Tournament sponsor Volvo echoed those sentiments and reaffirmed the Swedish auto giant’s commitment to the event.
“From the very first year to the present day, the continuous holding of the Volvo China Open has shown to the outside world that Volvo has taken root in Chinese golf and is sticking to its commitment to build China’s highest-level golf competition platform,” said Zhao Qin, chairman of the Volvo China Open board and vice-president of corporate communications for Volvo Car Asia-Pacific.
“Chinese pros such as Dou Zecheng, Liu Yanwei and others, as well as players who have been active in the Volvo China Junior Match Play Championships, allow us to realize that Volvo’s efforts in the field of golf over the past 26 years have been very worthwhile.”
Both Dou－a former PGA Tour member－and Liu tried in vain to catch Zhang over the weekend.

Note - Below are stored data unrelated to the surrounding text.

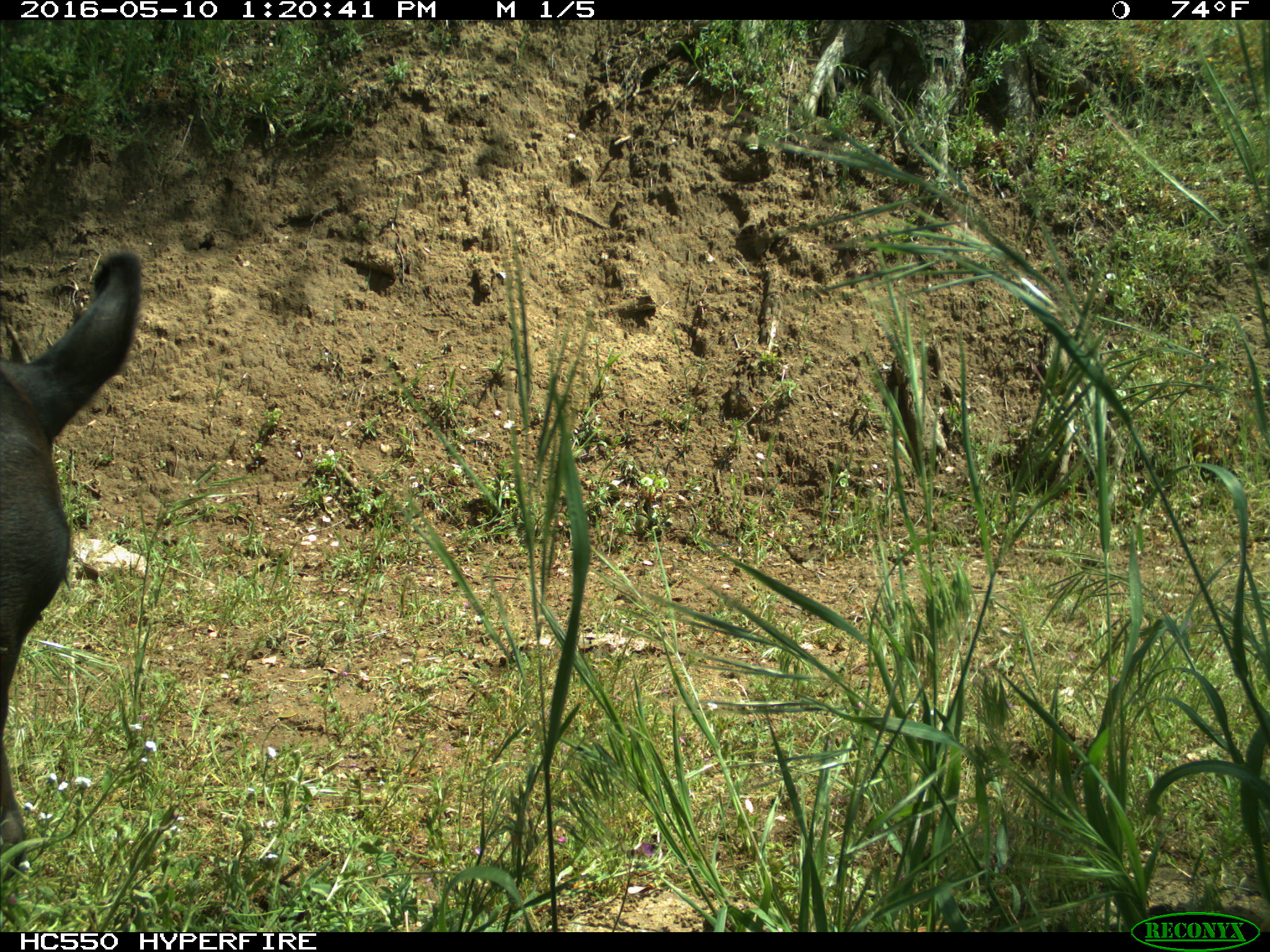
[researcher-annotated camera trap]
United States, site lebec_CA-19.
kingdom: Animalia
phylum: Chordata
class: Mammalia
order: Artiodactyla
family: Bovidae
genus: Bos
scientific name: Bos taurus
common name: domestic cow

The joint leader after the second round with teenager Ding Wenyi, Zhang powered away from the chasing pack in the third round with a blistering 9-under-par 63.

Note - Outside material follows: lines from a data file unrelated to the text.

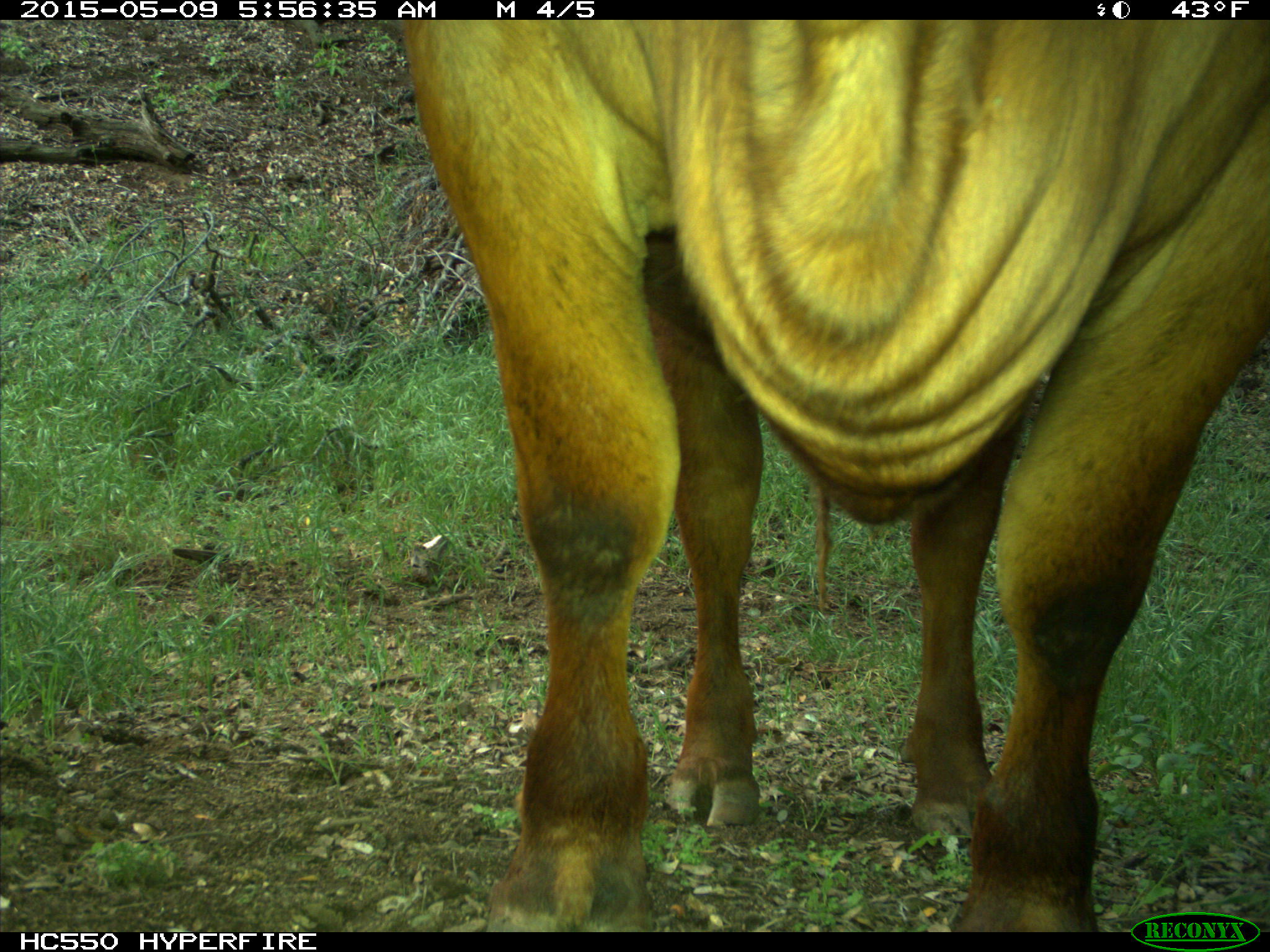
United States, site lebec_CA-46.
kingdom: Animalia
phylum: Chordata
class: Mammalia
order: Artiodactyla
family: Bovidae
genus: Bos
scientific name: Bos taurus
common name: domestic cow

On Sunday, it was merely a question of how many strokes Zhang would win by, with the 31-year-old from Hunan province carding a final-round 71 for a 19-under total, nine shots ahead of Beijing-based Ding.
“I’m obviously very excited to win the national open title, but I also broke my own tournament scoring record by three shots this week,” said Zhang.
“I was less cautious on the opening few holes than I was during the first three rounds, so I concentrated harder on the holes that followed.”
Zhang claimed the 350,000 yuan winner’s check together with a 100,000 yuan from the Zhang Lianwei Sports Development Fund and a further 200,000 yuan donated by Genzon Golf Club, with whom he signed as a touring pro earlier this year.
Ding’s 10-under total was the best score by an amateur in the history of the event. However, the 16-year-old could not claim the 203,000 yuan runner-up check because of his amateur status.
Liu, therefore, picked up the second-place prize money, after finishing third on 7-under, two clear of Guan Tianlang and Su Dong, and three ahead of Dou.
Dou was disappointed by his week’s work but admitted he had not put in the hours on the fairways and greens that he normally would before an event－mostly because the pandemic has prevented him from practicing effectively.
Kong Weidong, the general manager of Genzon Golf Club, said the successful staging of the event over the weekend provided yet another example of Shenzhen’s growing global profile.
“The city of Shenzhen is known to gather creative and pioneering entrepreneurs, and the sport of golf has a wide range of fans and appeals to many like-minded people,” said Kong.
“The Genzon Group signed a contract with the event organizing committee to continue to host the Volvo China Open, planning to use Shenzhen as a pioneer city from a humanistic and urban perspective, and to show the multiple dimensions of the sport and spirit of the game.
“The return of this event to Genzon Golf Club is very inspiring for the players, international media, golf enthusiasts, golf practitioners and the entire golfing industry.”